A short example in v4.3.0.
var inspect = require('unist-util-inspect')
var Latin = require('parse-latin')
var tree = new Latin().parse("You've got \u2709\uFE0F!")
// "You've got ✉️!"
console.log(inspect(tree))
RootNode[1] (1:1-1:15, 0-14)
└─ ParagraphNode[1] (1:1-1:15, 0-14)
└─ SentenceNode[7] (1:1-1:15, 0-14)
├─ WordNode[3] (1:1-1:7, 0-6)
│ ├─ TextNode: "You" (1:1-1:4, 0-3)
│ ├─ PunctuationNode: "'" (1:4-1:5, 3-4)
│ └─ TextNode: "ve" (1:5-1:7, 4-6)
├─ WhiteSpaceNode: " " (1:7-1:8, 6-7)
├─ WordNode[1] (1:8-1:11, 7-10)
│ └─ TextNode: "got" (1:8-1:11, 7-10)
├─ WhiteSpaceNode: " " (1:11-1:12, 10-11)
├─ SymbolNode: "✉" (1:12-1:13, 11-12) <------- This is a U+2709
├─ WordNode[1] (1:13-1:14, 12-13) <------- 😢
│ └─ TextNode: "️" (1:13-1:14, 12-13) <------- This is a U+FE0F
└─ PunctuationNode: "!" (1:14-1:15, 13-14)

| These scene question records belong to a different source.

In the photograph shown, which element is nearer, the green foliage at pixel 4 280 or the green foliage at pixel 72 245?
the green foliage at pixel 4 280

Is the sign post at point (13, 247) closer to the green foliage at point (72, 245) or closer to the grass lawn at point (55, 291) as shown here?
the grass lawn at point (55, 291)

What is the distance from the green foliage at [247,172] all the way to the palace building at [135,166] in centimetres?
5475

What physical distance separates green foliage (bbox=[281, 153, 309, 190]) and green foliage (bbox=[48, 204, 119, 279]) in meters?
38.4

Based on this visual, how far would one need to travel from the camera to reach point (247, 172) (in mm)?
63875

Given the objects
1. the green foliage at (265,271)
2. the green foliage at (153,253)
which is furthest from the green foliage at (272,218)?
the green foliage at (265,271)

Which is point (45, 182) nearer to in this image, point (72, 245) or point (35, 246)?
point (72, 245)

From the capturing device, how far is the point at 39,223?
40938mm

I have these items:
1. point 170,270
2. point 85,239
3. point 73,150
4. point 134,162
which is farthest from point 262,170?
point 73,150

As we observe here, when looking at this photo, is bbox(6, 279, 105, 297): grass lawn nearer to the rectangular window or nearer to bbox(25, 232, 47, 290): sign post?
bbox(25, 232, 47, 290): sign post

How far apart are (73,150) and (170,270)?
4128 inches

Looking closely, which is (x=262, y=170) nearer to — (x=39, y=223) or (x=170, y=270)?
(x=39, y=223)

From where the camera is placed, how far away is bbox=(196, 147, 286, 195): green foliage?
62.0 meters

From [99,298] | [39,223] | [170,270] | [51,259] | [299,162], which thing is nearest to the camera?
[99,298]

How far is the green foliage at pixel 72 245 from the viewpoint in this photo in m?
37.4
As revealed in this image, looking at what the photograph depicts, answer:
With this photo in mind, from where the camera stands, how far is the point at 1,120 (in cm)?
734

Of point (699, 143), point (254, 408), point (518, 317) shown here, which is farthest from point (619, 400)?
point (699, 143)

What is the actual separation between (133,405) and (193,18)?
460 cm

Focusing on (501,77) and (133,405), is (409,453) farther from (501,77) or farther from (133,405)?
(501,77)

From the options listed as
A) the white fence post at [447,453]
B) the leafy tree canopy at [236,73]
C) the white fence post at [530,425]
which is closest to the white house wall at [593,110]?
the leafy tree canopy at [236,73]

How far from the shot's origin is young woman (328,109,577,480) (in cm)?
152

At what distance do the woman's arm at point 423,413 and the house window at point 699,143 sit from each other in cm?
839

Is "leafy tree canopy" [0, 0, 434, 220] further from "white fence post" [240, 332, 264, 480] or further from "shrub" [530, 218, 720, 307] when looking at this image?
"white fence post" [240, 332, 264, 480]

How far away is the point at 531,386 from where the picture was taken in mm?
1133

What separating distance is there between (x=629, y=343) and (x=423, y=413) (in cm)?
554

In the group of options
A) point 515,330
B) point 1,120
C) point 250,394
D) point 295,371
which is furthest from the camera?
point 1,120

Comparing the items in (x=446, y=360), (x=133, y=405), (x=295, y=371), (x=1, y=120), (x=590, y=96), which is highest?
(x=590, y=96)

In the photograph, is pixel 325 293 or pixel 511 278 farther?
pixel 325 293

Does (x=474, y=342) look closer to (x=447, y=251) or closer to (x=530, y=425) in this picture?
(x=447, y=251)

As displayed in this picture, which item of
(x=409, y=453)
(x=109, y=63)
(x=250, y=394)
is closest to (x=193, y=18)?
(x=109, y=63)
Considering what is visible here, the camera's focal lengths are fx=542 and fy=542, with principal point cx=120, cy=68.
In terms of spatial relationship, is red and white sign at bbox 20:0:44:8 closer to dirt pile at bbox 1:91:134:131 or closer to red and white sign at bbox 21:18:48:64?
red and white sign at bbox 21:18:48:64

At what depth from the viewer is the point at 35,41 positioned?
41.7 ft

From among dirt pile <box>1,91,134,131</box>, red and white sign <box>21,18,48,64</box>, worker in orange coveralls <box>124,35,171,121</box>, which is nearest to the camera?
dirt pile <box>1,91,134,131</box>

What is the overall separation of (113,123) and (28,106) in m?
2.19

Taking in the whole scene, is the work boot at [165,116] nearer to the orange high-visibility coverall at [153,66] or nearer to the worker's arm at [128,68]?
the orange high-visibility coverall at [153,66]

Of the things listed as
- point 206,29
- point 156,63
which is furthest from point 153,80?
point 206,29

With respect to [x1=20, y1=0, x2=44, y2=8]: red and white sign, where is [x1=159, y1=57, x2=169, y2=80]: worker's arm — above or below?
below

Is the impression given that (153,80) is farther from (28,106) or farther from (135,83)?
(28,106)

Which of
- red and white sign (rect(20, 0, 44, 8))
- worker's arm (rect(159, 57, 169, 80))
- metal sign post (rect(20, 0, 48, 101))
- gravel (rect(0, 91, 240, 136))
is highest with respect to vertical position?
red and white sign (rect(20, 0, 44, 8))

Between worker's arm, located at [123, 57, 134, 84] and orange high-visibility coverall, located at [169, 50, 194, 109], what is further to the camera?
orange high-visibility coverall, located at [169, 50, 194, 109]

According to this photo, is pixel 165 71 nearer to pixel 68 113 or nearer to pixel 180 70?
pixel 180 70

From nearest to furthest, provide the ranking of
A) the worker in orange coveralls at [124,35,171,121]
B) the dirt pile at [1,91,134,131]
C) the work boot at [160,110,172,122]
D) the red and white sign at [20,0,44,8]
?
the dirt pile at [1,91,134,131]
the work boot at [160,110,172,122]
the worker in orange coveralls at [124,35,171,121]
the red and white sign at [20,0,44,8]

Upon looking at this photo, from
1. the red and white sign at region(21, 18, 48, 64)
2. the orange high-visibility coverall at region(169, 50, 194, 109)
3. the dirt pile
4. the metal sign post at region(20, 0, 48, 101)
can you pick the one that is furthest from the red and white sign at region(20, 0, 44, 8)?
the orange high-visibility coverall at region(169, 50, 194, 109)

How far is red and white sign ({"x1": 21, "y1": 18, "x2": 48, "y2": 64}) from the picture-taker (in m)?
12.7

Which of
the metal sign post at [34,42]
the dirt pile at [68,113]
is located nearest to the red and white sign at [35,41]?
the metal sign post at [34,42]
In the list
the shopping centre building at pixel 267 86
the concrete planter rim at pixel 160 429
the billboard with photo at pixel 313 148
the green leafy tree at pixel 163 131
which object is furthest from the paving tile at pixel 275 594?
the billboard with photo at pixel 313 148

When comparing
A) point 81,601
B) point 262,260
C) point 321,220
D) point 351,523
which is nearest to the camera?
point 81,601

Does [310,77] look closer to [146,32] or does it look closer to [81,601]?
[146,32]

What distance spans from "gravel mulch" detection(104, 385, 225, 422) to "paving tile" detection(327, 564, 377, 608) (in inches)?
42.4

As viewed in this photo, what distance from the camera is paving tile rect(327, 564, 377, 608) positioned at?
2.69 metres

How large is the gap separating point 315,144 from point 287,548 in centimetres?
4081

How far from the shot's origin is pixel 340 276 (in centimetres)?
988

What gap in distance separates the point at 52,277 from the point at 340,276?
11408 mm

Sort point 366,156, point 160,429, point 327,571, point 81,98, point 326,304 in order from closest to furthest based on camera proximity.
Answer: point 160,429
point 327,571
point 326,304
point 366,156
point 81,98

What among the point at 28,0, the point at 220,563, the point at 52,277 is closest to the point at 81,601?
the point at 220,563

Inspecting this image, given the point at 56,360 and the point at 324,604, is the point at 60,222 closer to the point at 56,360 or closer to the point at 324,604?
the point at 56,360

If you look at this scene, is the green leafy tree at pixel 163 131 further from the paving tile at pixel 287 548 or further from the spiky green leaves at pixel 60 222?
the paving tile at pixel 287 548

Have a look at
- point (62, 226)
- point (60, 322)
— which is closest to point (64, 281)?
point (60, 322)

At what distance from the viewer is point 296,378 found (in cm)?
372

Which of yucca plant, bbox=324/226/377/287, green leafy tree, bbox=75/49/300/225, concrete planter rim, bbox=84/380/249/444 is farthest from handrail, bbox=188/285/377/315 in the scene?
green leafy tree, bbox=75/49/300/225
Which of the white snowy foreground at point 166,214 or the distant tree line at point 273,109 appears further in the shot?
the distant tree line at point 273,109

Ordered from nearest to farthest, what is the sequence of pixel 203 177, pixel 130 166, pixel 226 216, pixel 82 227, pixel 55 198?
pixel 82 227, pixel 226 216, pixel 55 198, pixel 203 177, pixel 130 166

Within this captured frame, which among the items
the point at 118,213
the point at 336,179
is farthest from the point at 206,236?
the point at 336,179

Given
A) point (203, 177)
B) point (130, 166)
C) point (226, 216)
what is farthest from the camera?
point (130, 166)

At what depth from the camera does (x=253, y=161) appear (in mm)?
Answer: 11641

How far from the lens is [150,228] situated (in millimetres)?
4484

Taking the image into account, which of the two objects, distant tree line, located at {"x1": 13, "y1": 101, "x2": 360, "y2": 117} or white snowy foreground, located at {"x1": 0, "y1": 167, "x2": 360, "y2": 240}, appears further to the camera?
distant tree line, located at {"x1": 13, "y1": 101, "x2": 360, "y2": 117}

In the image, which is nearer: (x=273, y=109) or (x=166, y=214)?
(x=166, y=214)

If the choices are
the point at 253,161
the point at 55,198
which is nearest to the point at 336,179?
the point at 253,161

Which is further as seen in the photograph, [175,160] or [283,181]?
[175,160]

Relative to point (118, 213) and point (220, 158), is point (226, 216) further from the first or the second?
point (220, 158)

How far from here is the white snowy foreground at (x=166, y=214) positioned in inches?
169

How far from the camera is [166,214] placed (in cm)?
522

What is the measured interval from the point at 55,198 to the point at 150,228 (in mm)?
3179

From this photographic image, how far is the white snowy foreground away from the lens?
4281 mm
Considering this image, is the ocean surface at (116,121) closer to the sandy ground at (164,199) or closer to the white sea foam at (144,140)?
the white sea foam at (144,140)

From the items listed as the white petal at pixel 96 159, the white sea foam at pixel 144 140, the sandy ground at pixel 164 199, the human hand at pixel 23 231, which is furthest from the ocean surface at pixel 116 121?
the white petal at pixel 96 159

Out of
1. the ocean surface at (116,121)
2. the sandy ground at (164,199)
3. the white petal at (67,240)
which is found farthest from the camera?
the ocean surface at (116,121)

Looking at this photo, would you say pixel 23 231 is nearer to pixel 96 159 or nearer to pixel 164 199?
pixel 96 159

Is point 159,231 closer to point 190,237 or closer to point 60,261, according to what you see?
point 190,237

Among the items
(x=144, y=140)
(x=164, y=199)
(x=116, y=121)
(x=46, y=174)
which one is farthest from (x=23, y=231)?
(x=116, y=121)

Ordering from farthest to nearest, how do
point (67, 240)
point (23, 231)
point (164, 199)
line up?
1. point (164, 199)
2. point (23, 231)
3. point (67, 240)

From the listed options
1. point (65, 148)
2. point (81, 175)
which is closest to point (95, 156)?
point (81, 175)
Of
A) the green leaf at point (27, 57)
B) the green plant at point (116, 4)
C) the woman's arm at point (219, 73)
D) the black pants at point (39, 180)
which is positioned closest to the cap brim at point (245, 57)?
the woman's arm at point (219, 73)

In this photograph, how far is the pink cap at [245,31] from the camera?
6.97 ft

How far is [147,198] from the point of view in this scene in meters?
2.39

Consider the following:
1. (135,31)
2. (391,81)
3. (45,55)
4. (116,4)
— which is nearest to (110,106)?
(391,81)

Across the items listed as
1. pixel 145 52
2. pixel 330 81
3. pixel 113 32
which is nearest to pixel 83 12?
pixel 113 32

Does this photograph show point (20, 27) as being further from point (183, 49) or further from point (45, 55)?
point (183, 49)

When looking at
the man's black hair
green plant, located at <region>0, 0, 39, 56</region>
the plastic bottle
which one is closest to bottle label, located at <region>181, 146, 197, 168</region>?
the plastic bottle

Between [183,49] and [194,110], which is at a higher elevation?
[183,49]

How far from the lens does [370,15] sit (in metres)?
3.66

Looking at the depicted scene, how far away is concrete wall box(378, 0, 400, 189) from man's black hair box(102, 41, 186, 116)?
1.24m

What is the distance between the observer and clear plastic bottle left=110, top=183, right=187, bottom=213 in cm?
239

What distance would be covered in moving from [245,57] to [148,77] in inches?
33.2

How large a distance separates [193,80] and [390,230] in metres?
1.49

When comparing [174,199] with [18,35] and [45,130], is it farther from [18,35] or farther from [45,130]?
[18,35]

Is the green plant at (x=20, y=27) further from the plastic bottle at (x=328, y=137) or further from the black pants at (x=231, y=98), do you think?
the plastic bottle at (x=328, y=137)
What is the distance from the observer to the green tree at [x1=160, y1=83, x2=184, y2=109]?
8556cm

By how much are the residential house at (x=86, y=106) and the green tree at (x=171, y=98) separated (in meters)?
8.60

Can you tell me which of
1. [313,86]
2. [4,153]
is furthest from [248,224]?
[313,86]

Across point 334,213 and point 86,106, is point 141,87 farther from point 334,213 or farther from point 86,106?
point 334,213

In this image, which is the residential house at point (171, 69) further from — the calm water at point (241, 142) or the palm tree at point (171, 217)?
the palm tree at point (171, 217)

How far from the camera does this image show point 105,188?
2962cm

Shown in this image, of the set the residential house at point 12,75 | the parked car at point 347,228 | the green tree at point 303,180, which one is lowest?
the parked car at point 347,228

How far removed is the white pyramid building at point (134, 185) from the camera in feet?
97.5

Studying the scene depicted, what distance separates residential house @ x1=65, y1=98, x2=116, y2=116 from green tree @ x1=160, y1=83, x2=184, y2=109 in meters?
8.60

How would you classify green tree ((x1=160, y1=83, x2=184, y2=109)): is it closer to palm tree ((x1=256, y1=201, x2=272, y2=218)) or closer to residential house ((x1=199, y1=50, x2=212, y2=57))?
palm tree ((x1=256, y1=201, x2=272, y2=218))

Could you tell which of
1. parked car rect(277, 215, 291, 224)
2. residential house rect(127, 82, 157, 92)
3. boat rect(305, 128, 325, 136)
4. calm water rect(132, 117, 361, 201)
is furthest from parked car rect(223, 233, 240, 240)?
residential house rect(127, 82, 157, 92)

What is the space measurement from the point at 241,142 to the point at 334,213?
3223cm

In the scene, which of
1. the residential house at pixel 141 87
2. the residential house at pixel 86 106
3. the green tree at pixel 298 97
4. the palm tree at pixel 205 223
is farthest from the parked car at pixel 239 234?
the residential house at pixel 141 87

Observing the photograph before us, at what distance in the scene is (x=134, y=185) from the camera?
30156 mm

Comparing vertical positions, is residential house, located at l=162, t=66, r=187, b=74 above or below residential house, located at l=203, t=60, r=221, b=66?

I've traced this down from a bug I was experiencing in https://github.com/tbroadley/spellchecker-cli when I spellcheck markdown that uses the :email:
shortcode. It is flagged as a spelling mistake, due to this extra U+FE0F
. Some other emoji are affected, ones that are based on older symbols, such as ✂️ and
I had a bit of a go at fixing this but didn't get very far. I would be very grateful to if you could point me in the right direction so I can submit a PR, though if you would prefer to handle yourself I will be equally grateful!
Edit: In particular, I got stuck trying to figure out which, if any, of the modules in lib/plugin
ought to be amended to correct this behaviour.
That project uses retext to wrap this project. retext can use one of its plugins to add support for emoji (https://github.com/retextjs/retext-emoji)!